女性化乳房の医学

● 女性化乳房とは?

男性が、女性のような乳房の発育(乳房組織の隆起)を見る場合、これを女性化乳房(Gynecomastia)と呼びます。両側の方もいれば片側の場合もあり、また、その隆起もまちまちです。そして男性の乳腺や乳房は女性のように発育しないが、ときに病的に乳輪直下にシコリや、 痛みを感じることがあります。 そして医学的には女性化乳房の治療は乳癌治療と異なり生命に関わらないことからあまり熱心に行われていないのが現状です。 男性の女性化乳房には、思春期の生理的な変化によるもの(思春期の男児の60%程度に一時的にみられるもので、心配のいらないもの)、 男性の更年期に生じるもの、肝障害、副腎、甲状腺、泌尿器など等による内分泌や代謝異常によるもの、薬によるもの等があります(下記に列記)。薬剤によるものは、 そのうちのおよそ20〜30%程度であろうといわれています。 また分類として乳腺(おっぱいができる部分)自体が発達した場合(真性女性化乳房)と、単に太って脂肪がついた結果胸が膨らんでしまった場合(偽性女性化乳房)があります。 これらの女性化乳房は軽度であることが多いので、あまり心配いらないことが多いのですが、男性乳癌や他の内分泌系疾患との鑑別を行う必要があります。 また、薬剤が原因であれば、女性化乳房を誘発しない替りの薬剤があるかどうかなどを判断する必要があります。早々に処方医にその旨伝えて下さい。 たいていの場合、薬剤を中止すると1〜3ヵ月で治るようです。

●「女性化乳房」を引き起こすことが知られている薬

抗潰瘍薬(ドグマチール、H2ブロッカー = タガメット、ガスター) ホルモン製剤(女性ホルモン剤)、あるいはその拮抗薬(前立腺治療薬など)、 強心薬(ジギタリス)  降圧利尿剤(スピノロラクトン = アルダクトンA)、降圧剤(レセルピン、メチルドパ、ニフェジピン = アダラート) カルシウム拮抗剤、 抗真菌剤(グリセオフルビン) 向精神薬(デパス、ドグマチール)  抗テンカン・抗けいれん薬(フェニトイン、カルバマゼピン)、 抗ガン剤、 抗結核薬(イソニアジド) 抗アレルギー薬(オキサトミド) 胃腸運動賦活薬(ナウゼリン、プリンペラン) 気管支拡張剤 吸入薬

●男性ホルモンを投与しても女性化乳房になる?

男性ホルモン製剤・蛋白同化ステロイド(アナボリックステロイド)を使用したときに副作用として女性化乳房が生じることがあります。

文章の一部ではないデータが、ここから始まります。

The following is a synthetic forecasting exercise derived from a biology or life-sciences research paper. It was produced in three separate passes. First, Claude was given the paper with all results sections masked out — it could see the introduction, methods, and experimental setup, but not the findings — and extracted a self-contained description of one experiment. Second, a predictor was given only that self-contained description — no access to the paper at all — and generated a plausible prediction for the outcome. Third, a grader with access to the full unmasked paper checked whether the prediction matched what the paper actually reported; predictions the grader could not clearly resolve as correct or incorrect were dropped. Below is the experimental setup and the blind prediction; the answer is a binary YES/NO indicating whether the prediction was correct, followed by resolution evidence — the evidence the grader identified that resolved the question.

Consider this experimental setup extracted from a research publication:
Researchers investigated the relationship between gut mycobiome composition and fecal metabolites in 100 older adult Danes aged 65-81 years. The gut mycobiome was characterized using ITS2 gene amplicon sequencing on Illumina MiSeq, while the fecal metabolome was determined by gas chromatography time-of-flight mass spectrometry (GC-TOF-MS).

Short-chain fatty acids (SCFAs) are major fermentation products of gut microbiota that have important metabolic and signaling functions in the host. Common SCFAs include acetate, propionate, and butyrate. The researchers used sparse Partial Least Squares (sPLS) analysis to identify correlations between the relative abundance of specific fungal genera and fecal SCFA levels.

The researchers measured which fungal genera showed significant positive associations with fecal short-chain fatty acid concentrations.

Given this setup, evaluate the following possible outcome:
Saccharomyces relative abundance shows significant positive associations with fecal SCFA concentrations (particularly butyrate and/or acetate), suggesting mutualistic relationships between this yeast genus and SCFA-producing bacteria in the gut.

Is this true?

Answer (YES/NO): NO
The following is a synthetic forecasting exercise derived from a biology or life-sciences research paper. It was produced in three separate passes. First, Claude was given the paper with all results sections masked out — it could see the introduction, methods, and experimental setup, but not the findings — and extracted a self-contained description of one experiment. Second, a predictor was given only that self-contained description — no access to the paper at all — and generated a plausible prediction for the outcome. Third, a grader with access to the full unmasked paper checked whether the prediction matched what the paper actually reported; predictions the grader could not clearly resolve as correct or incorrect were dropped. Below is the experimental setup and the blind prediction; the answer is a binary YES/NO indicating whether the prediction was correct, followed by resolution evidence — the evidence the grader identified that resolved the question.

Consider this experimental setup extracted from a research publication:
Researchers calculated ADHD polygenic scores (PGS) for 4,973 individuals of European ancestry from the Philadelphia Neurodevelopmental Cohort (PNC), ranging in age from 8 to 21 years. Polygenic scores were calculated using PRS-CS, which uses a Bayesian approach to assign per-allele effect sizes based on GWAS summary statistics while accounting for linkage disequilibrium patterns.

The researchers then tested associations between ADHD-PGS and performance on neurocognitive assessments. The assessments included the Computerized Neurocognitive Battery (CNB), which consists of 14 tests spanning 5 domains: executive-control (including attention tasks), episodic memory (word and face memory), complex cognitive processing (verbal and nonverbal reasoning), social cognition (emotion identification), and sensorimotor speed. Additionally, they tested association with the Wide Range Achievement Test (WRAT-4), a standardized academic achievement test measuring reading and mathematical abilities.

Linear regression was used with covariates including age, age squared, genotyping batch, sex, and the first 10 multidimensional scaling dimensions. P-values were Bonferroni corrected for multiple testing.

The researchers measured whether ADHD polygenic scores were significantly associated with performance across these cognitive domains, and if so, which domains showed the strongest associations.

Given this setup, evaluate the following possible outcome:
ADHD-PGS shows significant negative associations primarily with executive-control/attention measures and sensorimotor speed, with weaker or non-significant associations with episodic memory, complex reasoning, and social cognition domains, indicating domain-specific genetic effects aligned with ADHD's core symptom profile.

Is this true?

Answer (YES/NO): NO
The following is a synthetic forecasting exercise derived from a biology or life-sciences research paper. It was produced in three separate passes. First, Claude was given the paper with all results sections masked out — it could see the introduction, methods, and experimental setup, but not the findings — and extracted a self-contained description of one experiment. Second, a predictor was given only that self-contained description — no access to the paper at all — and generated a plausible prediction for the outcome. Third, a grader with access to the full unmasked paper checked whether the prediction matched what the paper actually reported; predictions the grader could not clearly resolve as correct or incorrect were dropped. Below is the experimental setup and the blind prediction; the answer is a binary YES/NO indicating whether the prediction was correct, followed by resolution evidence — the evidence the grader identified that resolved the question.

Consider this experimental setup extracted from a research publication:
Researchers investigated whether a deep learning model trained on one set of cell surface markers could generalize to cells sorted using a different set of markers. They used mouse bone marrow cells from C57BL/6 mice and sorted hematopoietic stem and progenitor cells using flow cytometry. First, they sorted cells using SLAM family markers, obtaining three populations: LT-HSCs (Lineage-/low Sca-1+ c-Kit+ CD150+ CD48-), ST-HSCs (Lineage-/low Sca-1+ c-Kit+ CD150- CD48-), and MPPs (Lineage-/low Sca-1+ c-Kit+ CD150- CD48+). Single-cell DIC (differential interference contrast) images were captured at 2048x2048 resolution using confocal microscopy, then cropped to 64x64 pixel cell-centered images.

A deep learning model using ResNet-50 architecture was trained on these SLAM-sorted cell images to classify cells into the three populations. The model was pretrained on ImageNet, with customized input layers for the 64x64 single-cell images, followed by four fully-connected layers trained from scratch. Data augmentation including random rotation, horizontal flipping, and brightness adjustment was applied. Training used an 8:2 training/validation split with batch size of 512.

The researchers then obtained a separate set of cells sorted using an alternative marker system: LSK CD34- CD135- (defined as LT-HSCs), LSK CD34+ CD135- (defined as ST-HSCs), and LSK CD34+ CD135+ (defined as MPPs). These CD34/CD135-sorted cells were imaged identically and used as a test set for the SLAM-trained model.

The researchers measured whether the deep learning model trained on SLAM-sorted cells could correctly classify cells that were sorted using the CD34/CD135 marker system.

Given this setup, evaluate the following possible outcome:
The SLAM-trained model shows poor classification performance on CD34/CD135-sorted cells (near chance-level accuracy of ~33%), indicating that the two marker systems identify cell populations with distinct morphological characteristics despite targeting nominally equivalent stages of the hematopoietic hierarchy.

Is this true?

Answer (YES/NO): NO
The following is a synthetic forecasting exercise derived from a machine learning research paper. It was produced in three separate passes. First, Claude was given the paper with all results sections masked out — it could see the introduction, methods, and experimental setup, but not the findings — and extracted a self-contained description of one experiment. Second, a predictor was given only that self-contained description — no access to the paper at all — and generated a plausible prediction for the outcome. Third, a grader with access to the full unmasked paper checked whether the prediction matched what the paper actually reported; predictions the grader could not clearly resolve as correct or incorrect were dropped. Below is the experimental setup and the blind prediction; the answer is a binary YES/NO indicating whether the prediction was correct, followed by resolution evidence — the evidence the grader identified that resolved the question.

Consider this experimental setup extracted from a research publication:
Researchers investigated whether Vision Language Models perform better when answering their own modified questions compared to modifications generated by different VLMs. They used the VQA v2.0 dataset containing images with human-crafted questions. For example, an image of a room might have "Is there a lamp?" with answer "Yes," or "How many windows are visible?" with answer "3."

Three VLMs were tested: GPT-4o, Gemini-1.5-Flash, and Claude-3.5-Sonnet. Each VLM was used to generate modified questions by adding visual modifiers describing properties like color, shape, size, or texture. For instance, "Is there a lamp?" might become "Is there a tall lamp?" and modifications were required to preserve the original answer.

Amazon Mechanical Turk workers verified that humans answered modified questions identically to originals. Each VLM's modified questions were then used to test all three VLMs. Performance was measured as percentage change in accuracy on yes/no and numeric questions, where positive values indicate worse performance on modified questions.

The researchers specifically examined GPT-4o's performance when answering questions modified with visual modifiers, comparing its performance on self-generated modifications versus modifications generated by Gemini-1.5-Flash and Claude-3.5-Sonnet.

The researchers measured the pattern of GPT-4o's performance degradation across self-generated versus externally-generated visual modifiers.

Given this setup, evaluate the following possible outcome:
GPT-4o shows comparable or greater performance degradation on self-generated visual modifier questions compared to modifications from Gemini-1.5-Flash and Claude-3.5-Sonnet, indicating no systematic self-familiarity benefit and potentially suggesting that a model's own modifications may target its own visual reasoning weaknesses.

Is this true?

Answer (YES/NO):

これは男性ホルモンであるテストステロンが女性ホルモンの代表であるエストラジオールに変換(アロマタイゼーション)することによります。 男性ホルモン製剤・蛋白同化ステロイドを投与するとその変換率が高まりこれらの薬剤からもエストラジオールに変換されるので男性ホルモン製剤・蛋白同化ステロイドを投与したのに女性化するのです。これは乳房のみならず精神的にも女性化したりうつ的となり得ます。

●女性化乳房の手術

薬剤性のものは原因薬剤の中止が原則ですが、疾病により薬剤を止められなかったり、原因不明で保存的に改善の余地がない場合、本人が望めば手術となります。 ○真性女性化乳房手術/乳腺脂肪切除法 乳輪の下半分の外縁を切開して、ここから乳腺組織と脂肪を摘除します。 硬膜外麻酔が順当でしょう。、手術のはじめから終わりまで無痛でできるものです。 術後は、切除した部分の組織を圧着するため、最初は専用の厚手の幅広の包帯、途中からバストバンド(胸部圧迫帯)を使用します。 術後は、直接患部に衝撃がなければ普段の生活は当日より可能です。 術後翌日(検診にてドレーン抜去)、1週間後、抜糸と検診で通院が必要です。 術後翌々日からシャワー可。1週間後からは入浴可です。 バストバンドは術後約1ヵ月着用します。 ○偽性女性化乳房手術/脂肪吸引法 女性化乳房の立ち上がりの部分から(通常乳房下縁)に約3mm切開、皮膚保護外套をつけた上で、細めの脂肪吸引用カニューレを入れて脂肪を吸引します。 麻酔および術後の事は真性女性化乳房手術の時と同じです。